出典抜粋
私は、2000年からの労災病院の社会貢献事業として「勤労者心のメール相談」に22年間にわたり従事している。相談件数は開始からトータルで15万件に上り、毎日のように「死にたい」という文字を目にしているが、そのたびにどきっとするのも事実であり、決して「死にたい」という言葉になれることはない。

言うまでもないが「死にたい」という思いと、実際に最後の行動に及ぶことの間には大きな差が存在する。死にたいと思ってすぐに命を絶つ人はほとんどいない。最後の行動に及ぶにはそれなりの用意や覚悟が必要であり、その間に死をとどまらせることは十分に可能である。

もし、「死にたい」という相談を受けたときは「死ぬなんて考えてはだめだ」とか「生きたいと思っている人がたくさんいるのに」といった正論はナンセンスである。「死にたいほどつらいんだね」と、死にたいという思いを受け止めることが大切である。

なお、近しい関係だと、奮い立たせたいという思いを込めて「死ねるものなら死んでみろ」などの言葉を投げたくなることがあるかもしれないが、自殺の後押しになる可能性も高く、禁忌である。

誠実に思いを受け止めた後は、必ず専門医(心療内科医、精神科医)を受診すること、既に受診されているならば予約を前倒してすぐに受診をするように伝えることが必要である。自殺の予防はできるだけ早期に適切な助けを求められるかにかかっている。助けを求めてきたのならば、求められた側は緊急であるかを判断し、緊急治療を受けるための行動を起こすことである。

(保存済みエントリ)
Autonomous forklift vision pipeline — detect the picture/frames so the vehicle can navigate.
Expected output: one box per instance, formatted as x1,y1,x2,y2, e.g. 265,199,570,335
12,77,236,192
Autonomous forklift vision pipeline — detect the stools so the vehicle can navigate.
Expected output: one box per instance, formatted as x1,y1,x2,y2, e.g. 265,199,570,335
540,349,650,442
--
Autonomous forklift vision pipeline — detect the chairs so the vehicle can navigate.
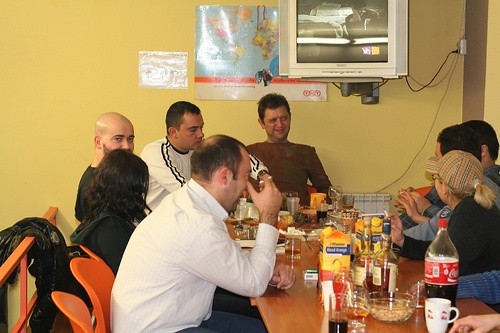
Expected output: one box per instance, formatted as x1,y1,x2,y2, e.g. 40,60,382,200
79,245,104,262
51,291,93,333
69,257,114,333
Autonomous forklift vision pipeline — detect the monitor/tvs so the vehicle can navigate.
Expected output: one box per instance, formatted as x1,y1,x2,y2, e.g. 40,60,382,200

設問
1/ 抜粋の「誠実に思いを受け止めた後は、」から「めの行動を起こすことである。」までを、そのまま書き写すこと。
2/ 抜粋でかぎかっこ「」に入っている語句を、同じものは一度だけにしてすべて挙げよ。
一覧は抜粋とは関係のない別の資料である。

解答
1/
誠実に思いを受け止めた後は、必ず専門医(心療内科医、精神科医)を受診すること、既に受診されているならば予約を前倒してすぐに受診をするように伝えることが必要である。自殺の予防はできるだけ早期に適切な助けを求められるかにかかっている。助けを求めてきたのならば、求められた側は緊急であるかを判断し、緊急治療を受けるための行動を起こすことである。

2/
勤労者心のメール相談
死にたい
死ぬなんて考えてはだめだ
生きたいと思っている人がたくさんいるのに
死にたいほどつらいんだね
死ねるものなら死んでみろ